From the POV of the carriers it's a very, very bad thing as it's going to eat into their money and their control. For some manufacturers it's not a good thing as they build handsets for carriers who may not want handsets built specifically for them once they're "nothing but dumb pipes".

For pretty much everybody else, it'll be a great day.

1 comments

>For some manufacturers it's not a good thing as they build handsets for carriers who may not want handsets built specifically for them once they're "nothing but dumb pipes".

I think manufacturers are very pissed at having to make a different model for each carrier or make slight changes in the design and naming for each carrier.

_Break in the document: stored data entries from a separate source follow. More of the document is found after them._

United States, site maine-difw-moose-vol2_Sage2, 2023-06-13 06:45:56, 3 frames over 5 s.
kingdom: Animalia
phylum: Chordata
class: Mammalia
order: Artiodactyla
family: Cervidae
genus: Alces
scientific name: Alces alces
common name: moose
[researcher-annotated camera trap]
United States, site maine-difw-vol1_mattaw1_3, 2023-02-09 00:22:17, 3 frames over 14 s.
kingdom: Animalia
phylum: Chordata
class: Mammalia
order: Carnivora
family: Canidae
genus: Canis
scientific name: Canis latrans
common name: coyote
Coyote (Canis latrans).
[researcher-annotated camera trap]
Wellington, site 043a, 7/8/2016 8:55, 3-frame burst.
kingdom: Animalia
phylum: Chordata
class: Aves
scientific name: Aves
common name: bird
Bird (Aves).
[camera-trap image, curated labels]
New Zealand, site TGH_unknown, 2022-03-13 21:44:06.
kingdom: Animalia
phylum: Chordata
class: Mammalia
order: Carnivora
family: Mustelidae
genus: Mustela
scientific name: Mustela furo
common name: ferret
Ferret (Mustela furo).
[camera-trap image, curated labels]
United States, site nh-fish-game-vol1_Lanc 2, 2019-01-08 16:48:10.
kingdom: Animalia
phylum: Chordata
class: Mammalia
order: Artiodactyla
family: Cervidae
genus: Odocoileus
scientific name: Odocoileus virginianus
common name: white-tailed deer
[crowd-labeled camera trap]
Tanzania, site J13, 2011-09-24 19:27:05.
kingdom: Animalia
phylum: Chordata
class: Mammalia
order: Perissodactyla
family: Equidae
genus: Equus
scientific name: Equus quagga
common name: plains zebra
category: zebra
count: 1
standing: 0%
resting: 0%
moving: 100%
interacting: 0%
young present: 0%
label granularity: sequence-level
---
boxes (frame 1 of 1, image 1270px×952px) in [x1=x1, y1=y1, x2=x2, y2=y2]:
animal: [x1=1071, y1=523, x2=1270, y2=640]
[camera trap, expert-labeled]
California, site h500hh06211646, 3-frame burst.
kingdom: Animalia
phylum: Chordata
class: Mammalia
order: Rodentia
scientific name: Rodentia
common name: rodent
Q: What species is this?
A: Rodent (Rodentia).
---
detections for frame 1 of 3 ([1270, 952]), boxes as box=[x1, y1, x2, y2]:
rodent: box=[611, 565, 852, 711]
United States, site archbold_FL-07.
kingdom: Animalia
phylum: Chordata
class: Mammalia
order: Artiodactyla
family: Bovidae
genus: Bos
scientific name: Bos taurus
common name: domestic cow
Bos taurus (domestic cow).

This is the reason that Nokia stopped dealing with carriers and went the unlocked route a few years before having to eat crow and get back into bed with the carriers this year.

The manufacturers would be very happy to make one model and be able to sell it on multiple carriers with consistent naming.

> I think manufacturers are very pissed at having to make a different model for each carrier or make slight changes in the design and naming for each carrier.

I'm guessing that depends on the carrier, Nokia had power and brand name but HTC was founded as a strict ODM.

The advantage is that you get money to build the phone (to specs, and usually shitty, but still build it) and are cushioned from device failure: currently, carriers want many devices in their portfolio (even if most barely sell).